En seulement quelques années, Koraï est parvenue à se faire une place dans certains des établissements les plus prestigieux du Vietnam. Les bières de la jeune marque artisanale sont aujourd’hui servies au Six Senses Con Dao, au Six Senses Ninh Van Bay, au JW Marriott Cam Ranh ou encore au restaurant Akuna, reconnu par le Guide Michelin. Un développement rapide pour une entreprise encore récente, qui a choisi une stratégie atypique. En effet, Koraï a dès ses débuts fait le pari de s’adresser au secteur de l’hôtellerie et de la restauration haut de gamme.


Le Petit Journal poursuit sa rencontre avec Antoine Goupille, cofondateur de Koraï, une jeune marque de bière artisanale vietnamienne qui reverse 10 % de son chiffre d’affaires à des projets de conservation marine au Vietnam.
Ce deuxième article consacré à cette aventure entrepreneuriale revient plus en détail sur les coulisses du développement de Koraï, les défis rencontrés depuis son lancement et les ambitions de ses fondateurs pour les prochaines années. Antoine Goupille y partage également sa vision d’un modèle entrepreneurial capable de concilier croissance économique et impact environnemental.
Le premier volet de notre entretien, consacré notamment à son arrivée au Vietnam, à la naissance du projet et aux origines de Koraï, est à retrouver ici.
Trouver sa place sur un marché déjà bien installé
Lorsque Antoine Goupille rejoint Koraï en 2024, le marché vietnamien de la bière artisanale n'en est plus à ses débuts. Apparue une dizaine d'années plus tôt, la craft beer (bière artisanale) s'est progressivement imposée dans les grandes villes du pays. Plusieurs brasseries se partagent désormais le marché. Si le secteur poursuit encore son développement, Antoine Goupille le considère tout de même comme un marché « pas encore mature ».
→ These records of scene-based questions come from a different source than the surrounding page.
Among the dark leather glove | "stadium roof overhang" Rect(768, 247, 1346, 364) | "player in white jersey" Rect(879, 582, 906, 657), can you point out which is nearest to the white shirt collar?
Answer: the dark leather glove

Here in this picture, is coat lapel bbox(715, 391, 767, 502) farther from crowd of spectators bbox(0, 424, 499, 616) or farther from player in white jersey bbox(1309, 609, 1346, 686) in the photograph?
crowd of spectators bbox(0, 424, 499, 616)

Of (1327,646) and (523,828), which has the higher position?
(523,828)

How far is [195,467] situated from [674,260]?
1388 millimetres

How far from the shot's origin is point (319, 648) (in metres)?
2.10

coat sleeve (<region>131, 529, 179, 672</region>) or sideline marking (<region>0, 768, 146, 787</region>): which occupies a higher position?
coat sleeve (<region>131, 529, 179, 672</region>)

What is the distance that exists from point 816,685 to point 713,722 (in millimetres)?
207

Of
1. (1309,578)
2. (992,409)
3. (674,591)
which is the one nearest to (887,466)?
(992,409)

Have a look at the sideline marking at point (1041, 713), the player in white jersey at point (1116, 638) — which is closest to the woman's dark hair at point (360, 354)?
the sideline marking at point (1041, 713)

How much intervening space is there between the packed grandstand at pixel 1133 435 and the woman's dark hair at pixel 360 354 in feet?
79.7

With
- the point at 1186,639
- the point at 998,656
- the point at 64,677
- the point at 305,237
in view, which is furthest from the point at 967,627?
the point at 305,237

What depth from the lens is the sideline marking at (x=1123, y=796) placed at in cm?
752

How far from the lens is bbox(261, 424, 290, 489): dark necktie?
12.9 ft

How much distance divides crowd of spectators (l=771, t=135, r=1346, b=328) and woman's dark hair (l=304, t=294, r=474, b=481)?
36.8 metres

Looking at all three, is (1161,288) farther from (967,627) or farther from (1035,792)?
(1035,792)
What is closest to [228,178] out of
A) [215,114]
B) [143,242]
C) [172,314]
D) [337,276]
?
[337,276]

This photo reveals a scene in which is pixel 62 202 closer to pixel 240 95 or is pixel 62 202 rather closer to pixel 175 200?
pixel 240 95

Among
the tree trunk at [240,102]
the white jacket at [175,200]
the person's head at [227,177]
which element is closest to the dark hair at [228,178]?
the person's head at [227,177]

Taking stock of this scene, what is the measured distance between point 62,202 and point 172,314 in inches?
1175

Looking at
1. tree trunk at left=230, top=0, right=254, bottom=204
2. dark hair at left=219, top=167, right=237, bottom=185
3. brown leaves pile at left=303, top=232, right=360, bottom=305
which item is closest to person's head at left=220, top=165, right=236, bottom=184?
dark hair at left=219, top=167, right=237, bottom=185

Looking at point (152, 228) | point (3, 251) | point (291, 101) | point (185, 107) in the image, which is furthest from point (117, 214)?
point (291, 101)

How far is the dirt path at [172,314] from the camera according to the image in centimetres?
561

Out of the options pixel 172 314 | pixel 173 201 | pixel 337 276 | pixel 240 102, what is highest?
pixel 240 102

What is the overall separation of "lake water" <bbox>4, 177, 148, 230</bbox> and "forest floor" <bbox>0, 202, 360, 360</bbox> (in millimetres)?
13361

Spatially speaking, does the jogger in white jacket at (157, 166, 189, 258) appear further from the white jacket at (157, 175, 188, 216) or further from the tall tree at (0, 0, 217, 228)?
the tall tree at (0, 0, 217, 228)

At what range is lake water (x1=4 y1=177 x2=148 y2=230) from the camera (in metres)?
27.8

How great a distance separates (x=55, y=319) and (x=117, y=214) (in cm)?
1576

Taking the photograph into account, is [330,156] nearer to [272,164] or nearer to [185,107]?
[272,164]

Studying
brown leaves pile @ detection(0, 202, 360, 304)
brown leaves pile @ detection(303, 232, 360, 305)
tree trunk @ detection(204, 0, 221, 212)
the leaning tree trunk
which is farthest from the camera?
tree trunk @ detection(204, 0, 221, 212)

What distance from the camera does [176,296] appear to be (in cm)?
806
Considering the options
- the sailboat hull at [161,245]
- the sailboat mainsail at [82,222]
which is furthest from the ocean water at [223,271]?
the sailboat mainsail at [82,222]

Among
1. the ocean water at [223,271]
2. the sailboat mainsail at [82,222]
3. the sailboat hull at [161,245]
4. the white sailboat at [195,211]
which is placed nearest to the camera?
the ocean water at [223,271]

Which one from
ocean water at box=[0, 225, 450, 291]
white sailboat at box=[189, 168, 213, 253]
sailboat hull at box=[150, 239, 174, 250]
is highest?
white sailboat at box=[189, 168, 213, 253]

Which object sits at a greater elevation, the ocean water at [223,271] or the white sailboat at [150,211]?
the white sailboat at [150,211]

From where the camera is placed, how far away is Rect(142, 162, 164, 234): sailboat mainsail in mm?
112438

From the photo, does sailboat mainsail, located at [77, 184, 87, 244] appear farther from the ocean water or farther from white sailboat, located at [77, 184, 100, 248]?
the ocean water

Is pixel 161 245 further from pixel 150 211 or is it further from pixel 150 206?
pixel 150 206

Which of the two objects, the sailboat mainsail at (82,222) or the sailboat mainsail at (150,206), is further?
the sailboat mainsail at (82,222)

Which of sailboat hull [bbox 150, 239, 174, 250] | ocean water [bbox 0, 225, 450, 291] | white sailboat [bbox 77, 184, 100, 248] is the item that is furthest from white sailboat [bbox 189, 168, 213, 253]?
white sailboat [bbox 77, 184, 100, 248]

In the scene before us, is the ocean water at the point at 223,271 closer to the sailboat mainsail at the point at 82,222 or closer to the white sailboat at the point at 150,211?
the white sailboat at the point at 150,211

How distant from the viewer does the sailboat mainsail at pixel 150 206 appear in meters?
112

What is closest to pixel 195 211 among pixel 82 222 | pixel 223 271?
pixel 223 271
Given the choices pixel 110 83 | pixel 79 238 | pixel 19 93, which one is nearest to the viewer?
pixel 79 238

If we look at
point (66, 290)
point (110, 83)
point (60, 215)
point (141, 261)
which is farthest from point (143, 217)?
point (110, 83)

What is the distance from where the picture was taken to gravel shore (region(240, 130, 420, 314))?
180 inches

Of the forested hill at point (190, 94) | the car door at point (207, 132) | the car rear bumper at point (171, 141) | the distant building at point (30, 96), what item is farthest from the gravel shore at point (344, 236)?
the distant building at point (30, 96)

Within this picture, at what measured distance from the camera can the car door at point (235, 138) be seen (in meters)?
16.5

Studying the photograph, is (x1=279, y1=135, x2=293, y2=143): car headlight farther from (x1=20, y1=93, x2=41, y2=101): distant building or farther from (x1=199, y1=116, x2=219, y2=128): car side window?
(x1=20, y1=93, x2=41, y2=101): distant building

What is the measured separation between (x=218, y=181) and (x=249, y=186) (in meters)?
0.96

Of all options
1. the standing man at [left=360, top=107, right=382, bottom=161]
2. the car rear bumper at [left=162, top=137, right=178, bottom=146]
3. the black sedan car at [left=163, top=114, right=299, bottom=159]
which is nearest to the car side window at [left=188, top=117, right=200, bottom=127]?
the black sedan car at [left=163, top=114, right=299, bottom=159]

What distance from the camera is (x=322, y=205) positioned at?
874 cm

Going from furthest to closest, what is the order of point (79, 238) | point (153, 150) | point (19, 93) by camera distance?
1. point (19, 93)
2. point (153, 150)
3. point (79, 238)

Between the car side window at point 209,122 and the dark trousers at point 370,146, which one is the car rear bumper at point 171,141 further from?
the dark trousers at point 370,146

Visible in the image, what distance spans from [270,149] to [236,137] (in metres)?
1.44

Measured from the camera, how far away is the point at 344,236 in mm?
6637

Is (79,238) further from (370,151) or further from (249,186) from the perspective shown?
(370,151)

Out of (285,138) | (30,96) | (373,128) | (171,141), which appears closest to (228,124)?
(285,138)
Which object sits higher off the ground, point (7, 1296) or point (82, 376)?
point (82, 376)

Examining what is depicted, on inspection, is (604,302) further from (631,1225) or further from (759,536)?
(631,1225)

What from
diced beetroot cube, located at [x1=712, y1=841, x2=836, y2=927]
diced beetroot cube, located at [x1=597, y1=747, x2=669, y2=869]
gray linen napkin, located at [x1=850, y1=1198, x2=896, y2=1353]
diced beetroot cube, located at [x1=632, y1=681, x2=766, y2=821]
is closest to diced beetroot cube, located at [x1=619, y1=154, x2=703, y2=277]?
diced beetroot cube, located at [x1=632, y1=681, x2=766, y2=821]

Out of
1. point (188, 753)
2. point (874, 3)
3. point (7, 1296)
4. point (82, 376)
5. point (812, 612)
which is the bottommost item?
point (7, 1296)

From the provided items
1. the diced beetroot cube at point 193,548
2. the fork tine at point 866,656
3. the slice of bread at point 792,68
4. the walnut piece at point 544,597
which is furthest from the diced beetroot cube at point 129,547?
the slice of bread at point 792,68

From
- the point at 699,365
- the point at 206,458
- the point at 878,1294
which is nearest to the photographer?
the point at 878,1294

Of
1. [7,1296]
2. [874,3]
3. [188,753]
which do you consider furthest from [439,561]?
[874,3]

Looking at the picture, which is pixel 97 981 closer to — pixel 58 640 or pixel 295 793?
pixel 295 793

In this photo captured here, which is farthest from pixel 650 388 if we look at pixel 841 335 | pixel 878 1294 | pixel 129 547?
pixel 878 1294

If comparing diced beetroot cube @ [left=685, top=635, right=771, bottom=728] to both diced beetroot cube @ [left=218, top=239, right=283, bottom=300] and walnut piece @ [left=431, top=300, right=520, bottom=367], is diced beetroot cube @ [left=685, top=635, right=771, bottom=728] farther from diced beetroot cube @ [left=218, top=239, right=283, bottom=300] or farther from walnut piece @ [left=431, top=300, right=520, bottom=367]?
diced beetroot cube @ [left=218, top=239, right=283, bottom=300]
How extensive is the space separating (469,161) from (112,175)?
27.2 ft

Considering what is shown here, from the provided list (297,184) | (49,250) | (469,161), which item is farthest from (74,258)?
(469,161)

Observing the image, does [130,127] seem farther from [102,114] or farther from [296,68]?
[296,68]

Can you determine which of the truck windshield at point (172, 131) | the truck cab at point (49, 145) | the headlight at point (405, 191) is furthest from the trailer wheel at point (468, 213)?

Pour le cofondateur de Koraï, il n’était pas simplement question de proposer simplement une bière artisanale de qualité.
“Je voyais un potentiel dans la marque seulement si elle avait quelque chose en plus (...) Il y a déjà une vingtaine de bières artisanales. Ça aurait été une bière de plus dans un marché qui n'est pas mature, mais je voyais une beaucoup plus grande opportunité si on avait un fort élément de différenciation. »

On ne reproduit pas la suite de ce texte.